Sam Bentley, a geology professor at Louisiana State University who has consulted with state officials on coastal restoration strategies, agreed that the system performed well but said levees were not tested nearly as strongly as they were under Katrina. 

A tree blocks Nashville Avenue in the aftermath of Hurricane Ida in New Orleans on Aug. 30.

Ida entered the Gulf weak, then strengthened as it approached the coast; Katrina "came in like a buzzsaw," he said. Hurricane storm surges build because of a storm's winds and atmospheric pressure differences, and since Ida developed rapidly, it didn't have as much chance to shove water ahead of it, said Bentley, 58. 

Katrina's storm surge reached up to 28 feet in parts of Mississippi, according to federal estimates. Ida's surge was not forecast to be higher than 4 feet anywhere along the coast, though official measurements were still being compiled.

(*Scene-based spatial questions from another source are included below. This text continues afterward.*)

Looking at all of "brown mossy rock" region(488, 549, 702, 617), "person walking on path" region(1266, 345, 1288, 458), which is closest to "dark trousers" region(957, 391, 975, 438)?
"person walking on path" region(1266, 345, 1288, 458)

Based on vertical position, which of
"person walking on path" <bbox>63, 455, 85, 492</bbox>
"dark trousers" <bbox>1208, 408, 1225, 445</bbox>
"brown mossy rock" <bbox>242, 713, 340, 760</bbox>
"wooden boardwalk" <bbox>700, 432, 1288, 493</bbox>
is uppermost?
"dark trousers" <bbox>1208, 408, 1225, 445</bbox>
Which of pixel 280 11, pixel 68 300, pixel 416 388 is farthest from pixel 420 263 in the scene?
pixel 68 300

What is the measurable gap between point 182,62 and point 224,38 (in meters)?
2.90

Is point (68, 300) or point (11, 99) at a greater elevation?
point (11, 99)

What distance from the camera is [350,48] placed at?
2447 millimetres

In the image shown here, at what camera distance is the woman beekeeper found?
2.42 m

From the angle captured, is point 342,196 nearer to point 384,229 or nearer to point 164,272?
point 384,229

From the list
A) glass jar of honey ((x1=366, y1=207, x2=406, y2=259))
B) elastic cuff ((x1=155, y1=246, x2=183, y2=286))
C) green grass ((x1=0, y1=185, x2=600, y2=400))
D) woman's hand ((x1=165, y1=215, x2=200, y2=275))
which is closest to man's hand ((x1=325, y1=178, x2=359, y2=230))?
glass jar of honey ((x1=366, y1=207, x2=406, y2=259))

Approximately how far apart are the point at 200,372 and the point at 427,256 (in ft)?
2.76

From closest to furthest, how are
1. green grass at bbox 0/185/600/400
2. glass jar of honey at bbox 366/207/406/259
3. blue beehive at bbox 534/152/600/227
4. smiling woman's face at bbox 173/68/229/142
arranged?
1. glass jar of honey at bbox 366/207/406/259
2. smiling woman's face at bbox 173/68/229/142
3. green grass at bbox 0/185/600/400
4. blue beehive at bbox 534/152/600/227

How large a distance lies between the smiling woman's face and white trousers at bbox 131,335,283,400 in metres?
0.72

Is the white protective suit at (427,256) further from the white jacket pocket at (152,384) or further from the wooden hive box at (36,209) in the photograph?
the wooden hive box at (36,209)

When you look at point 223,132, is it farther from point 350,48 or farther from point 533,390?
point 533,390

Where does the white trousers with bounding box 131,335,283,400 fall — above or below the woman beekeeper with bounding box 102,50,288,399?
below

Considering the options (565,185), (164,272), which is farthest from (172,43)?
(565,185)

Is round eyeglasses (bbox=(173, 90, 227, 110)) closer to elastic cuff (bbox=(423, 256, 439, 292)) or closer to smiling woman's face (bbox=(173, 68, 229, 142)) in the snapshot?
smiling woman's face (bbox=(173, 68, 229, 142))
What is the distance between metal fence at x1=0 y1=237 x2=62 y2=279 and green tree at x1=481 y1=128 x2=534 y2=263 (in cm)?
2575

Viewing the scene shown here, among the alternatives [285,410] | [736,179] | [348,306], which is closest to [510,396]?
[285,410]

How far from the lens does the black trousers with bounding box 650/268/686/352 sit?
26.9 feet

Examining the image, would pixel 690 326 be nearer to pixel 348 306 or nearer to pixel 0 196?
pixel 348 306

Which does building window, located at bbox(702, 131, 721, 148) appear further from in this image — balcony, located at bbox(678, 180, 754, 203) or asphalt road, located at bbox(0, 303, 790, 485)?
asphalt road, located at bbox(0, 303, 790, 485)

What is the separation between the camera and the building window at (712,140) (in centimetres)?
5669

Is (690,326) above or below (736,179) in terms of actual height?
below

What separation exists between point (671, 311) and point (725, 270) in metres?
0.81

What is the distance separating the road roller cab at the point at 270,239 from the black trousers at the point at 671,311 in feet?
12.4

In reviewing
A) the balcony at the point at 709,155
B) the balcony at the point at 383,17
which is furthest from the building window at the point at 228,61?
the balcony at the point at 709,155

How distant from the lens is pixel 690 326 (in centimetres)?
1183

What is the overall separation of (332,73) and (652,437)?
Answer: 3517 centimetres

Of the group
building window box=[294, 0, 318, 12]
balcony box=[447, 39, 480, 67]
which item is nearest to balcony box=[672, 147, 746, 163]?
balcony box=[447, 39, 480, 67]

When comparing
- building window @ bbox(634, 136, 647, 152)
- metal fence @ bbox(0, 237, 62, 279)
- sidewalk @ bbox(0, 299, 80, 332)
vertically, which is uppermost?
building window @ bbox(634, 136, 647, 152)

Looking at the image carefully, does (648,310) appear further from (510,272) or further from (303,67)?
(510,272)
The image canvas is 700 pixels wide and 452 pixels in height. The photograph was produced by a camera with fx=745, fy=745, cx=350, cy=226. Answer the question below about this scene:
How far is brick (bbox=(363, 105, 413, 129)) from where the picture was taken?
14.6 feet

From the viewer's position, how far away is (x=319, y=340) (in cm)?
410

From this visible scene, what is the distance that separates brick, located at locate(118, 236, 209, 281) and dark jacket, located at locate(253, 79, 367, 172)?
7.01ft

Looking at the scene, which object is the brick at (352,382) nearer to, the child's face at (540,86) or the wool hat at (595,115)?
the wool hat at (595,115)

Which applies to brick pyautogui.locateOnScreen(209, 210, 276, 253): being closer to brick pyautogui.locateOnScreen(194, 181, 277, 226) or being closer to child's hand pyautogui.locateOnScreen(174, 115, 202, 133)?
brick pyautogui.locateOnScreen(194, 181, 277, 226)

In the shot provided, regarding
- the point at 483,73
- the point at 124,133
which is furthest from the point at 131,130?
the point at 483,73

"Although the strength of Ida was higher at the time of landfall, Katrina was a larger storm, and the power of the surge, the extent of the surge is set about a day before the hurricane comes ashore," he said. "The winds and the atmospheric pressure gradient take time to pile the water up in front of the storm, and there just wasn't as much time for that with Ida."

He said there's reason to celebrate the New Orleans storm protection system: "It did well, and we should be proud of that."

Jacobsen, the Baton Rouge engineer, said the system did what it was designed to do: Protect private property and keep national flood insurance premiums down. 

That doesn't mean people should not evacuate as massive storms approach, he said. 

"This system functioned very well for its intended purpose: to reduce risk on property," Jacobsen said. "But there are other risks involved."